Starting with the line that contains "How extended is", set down each line through the end of the entries below, exactly and with nothing added.

##### RECORDS FOR PROCESSING

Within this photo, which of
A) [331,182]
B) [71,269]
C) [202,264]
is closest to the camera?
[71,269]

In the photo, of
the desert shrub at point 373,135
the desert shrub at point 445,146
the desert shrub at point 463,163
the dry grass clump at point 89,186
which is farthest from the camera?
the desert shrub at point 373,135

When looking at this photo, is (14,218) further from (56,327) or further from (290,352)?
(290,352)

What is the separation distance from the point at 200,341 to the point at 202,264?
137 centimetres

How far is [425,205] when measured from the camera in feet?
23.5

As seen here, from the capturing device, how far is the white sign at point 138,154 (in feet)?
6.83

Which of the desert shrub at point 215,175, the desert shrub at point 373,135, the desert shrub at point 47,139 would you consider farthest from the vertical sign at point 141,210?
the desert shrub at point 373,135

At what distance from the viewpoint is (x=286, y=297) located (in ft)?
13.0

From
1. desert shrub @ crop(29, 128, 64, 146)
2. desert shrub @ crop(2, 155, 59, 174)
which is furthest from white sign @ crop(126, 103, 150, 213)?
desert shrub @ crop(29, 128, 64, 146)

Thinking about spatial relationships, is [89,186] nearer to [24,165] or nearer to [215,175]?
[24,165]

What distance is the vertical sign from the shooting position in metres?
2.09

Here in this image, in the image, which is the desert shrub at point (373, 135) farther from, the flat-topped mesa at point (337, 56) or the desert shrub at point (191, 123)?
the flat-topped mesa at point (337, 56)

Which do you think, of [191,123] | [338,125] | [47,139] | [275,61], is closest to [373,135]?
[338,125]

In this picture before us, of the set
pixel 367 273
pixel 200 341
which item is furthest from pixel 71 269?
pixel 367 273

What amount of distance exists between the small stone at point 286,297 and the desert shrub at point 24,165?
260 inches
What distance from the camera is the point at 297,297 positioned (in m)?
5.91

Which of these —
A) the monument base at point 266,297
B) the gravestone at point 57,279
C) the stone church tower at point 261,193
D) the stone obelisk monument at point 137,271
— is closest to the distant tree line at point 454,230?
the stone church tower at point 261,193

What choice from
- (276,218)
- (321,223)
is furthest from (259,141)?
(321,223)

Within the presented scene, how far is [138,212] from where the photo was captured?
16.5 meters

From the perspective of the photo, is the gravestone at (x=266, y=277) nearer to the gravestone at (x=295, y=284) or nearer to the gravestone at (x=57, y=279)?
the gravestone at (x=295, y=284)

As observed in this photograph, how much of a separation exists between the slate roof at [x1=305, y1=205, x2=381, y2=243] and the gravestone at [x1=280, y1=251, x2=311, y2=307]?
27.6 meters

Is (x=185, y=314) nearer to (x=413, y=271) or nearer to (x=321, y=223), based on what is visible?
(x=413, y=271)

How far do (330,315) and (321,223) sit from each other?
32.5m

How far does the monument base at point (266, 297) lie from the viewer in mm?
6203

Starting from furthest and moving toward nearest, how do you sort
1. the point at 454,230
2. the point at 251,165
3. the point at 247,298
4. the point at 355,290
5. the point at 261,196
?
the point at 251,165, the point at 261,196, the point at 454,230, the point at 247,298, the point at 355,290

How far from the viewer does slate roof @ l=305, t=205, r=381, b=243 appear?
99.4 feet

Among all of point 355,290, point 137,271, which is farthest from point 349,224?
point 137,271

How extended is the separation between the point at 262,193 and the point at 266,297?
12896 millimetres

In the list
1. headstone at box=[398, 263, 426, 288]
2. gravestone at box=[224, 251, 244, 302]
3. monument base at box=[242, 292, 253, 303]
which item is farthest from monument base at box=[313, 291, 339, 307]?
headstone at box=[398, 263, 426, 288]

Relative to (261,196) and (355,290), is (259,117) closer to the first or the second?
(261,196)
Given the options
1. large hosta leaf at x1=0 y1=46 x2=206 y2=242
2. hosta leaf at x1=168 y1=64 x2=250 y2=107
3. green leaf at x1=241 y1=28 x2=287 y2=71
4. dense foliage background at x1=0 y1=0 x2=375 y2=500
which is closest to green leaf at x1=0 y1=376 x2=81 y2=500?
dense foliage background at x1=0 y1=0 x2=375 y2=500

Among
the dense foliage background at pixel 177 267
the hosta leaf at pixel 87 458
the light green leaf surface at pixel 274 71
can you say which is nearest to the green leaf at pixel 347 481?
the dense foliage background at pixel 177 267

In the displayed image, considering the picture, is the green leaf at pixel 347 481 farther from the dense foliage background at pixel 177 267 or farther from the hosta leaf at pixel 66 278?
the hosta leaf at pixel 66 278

##########

> **EXERCISE RESULT**:
How extended is the separation between the point at 262,193 and the point at 266,297?
12896 millimetres

In the list
1. headstone at box=[398, 263, 426, 288]
2. gravestone at box=[224, 251, 244, 302]
3. monument base at box=[242, 292, 253, 303]
which item is farthest from monument base at box=[313, 291, 339, 307]?
headstone at box=[398, 263, 426, 288]

Relative to (261,196) and (355,290), is (259,117) closer to the first or the second?
(261,196)
Given the options
1. large hosta leaf at x1=0 y1=46 x2=206 y2=242
2. hosta leaf at x1=168 y1=64 x2=250 y2=107
3. green leaf at x1=241 y1=28 x2=287 y2=71
4. dense foliage background at x1=0 y1=0 x2=375 y2=500
which is closest to green leaf at x1=0 y1=376 x2=81 y2=500?
dense foliage background at x1=0 y1=0 x2=375 y2=500

Among
the dense foliage background at pixel 177 267
the hosta leaf at pixel 87 458
the light green leaf surface at pixel 274 71
can you say which is nearest to the green leaf at pixel 347 481?
the dense foliage background at pixel 177 267

In the displayed image, considering the picture, is the green leaf at pixel 347 481 farther from the dense foliage background at pixel 177 267 or farther from the hosta leaf at pixel 66 278?
the hosta leaf at pixel 66 278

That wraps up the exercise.